Two dozen students spent their winter break building stoves and water filters for residents living in the Andes Mountains. For two weeks they worked in the morning and attended class in the afternoon. This example of “service learning” allowed for a deeper and more grounded understanding of Peruvian life, says Laura Hastings, adjunct professor of political science who led the Global Studies 298 seminar course.

Students came away with such a mix of lessons on Peruvian life—and international development work in general—that the course will be reoffered in 2011.

For example, students read that some families in Peru live too far away from health care facilities. Then, experiencing the distance firsthand, she says, "We have to march ourselves a mile with these huge cinder blocks to get to their little hut. We understand why there's no health care around! We feel it, we know it, we see it."

The lessons during their stay in Urubamba, Peru, went deeper than aching muscles, however. As part of a larger effort to improve life in the region, they reevaluated their own preconceptions of South American life and development work.

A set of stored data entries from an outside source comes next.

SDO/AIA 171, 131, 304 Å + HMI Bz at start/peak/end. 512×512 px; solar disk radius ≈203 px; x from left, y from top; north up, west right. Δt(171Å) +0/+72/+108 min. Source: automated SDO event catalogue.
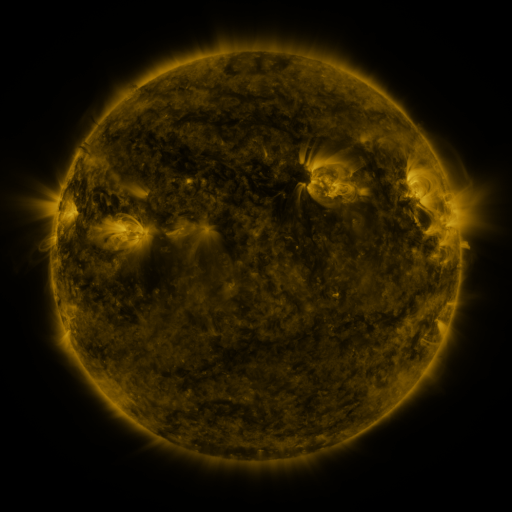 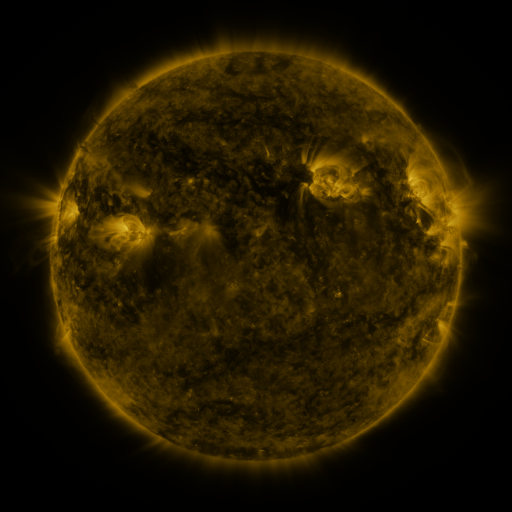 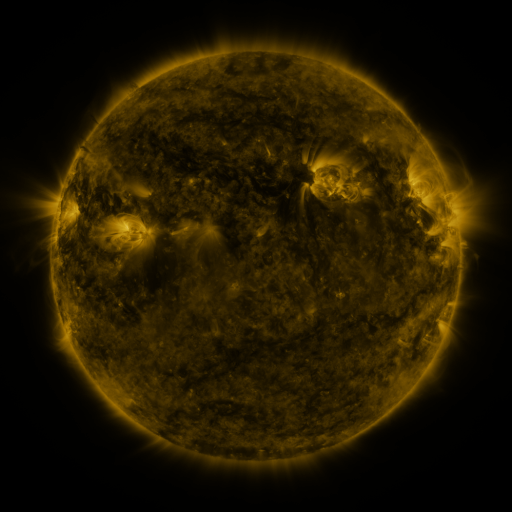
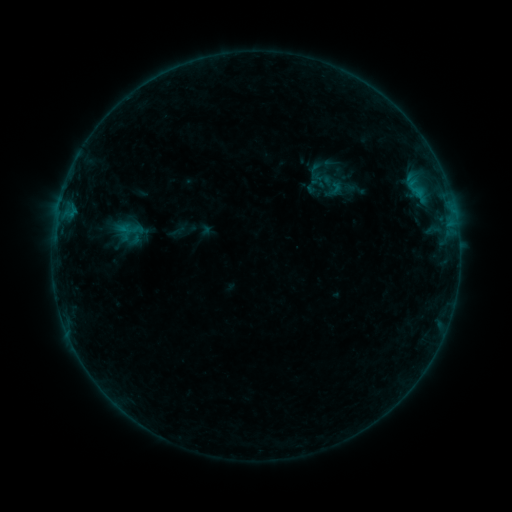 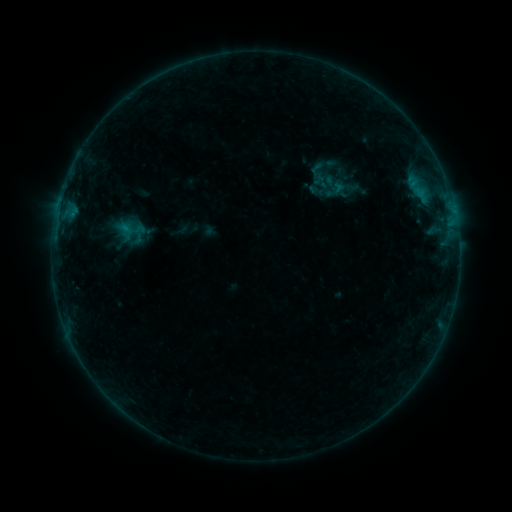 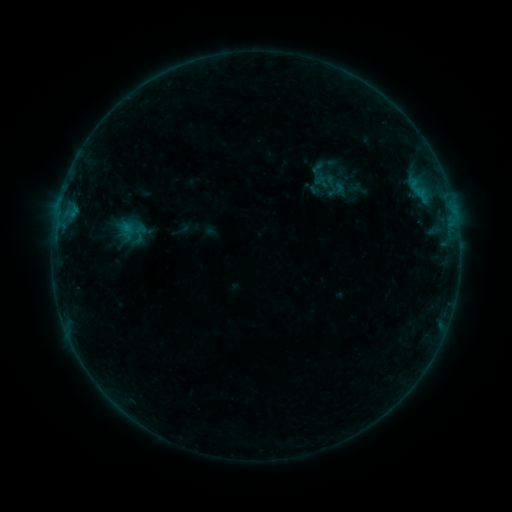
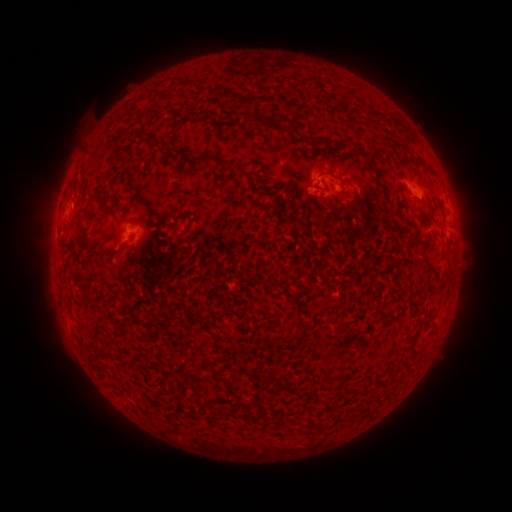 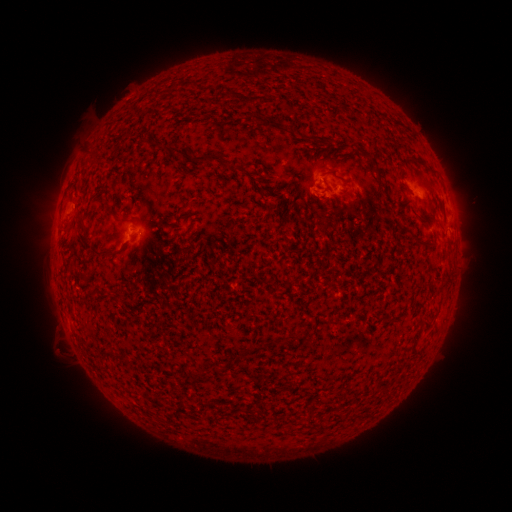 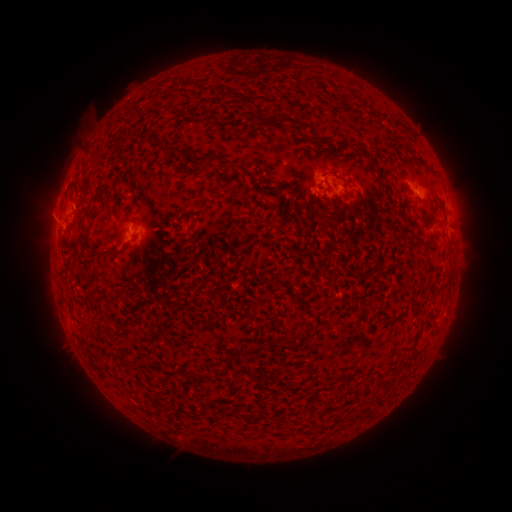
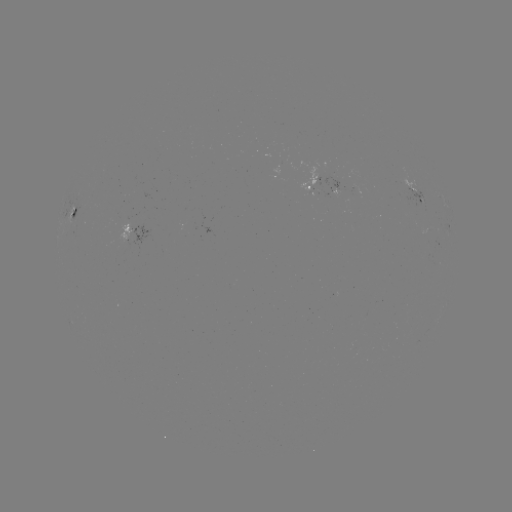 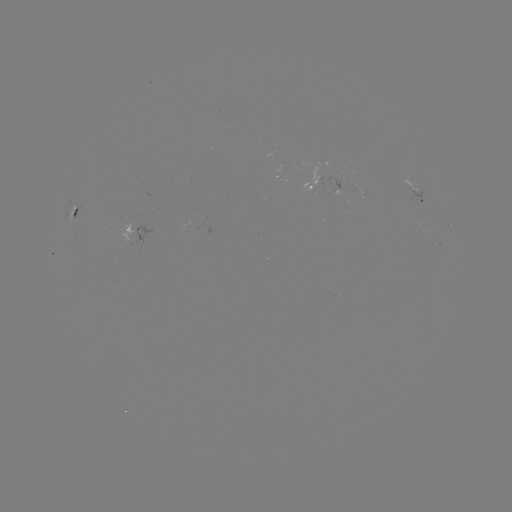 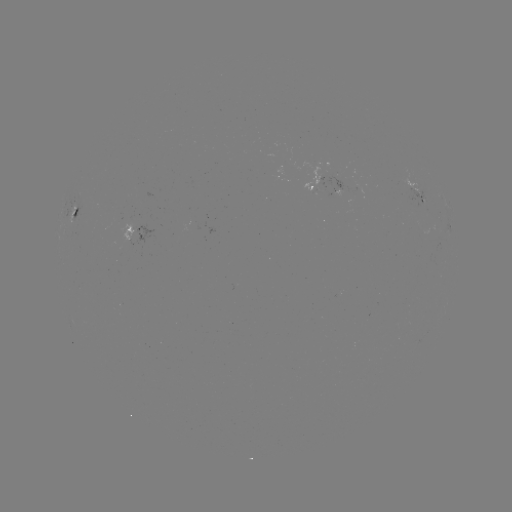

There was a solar emerging-flux region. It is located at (313, 183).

Despite altitude sickness, dietary differences, and language barriers, the students witnessed tidbits of South American life that they later put into context in class. They stayed with Peruvian families and accompanied them to gatherings. They made friends—one student interested in medical school befriended a doctor and even witnessed a birth. Another student taught break dancing to local youth.

While students had read that some families in Peru live too far away from health care facilities, they later experienced the distance firsthand.
While students had read that some families in Peru live too far away from health care facilities, they later experienced the distance firsthand.

Some lessons were disheartening. The trip was long enough for students to learn that development work can be downright Sisyphean, as if they were pushing boulders up those mountains. One day, for example, they discovered that some local residents were using their new water filters to make beer.

The misuse of the filter hardly fazed junior Becky Hamman, who has seen the ups and downs of development work during previous trips to South Africa and Guatemala. She was confident, however, that despite setbacks their efforts would improve life high up in the Andes.

“I’m not disillusioned anymore. I’ve seen the realities. [Development] is not perfect,” Hamman says. “There’s good and bad stuff about it.”

She felt that their work added meaning to the trip.

“If I had just gone there with some friends, I would have probably gone to the churches, the monuments, bought a couple key chains and T-shirts, and gone back home,” Hamman says. “But realizing how it’s all interconnected and how globalization works is important.”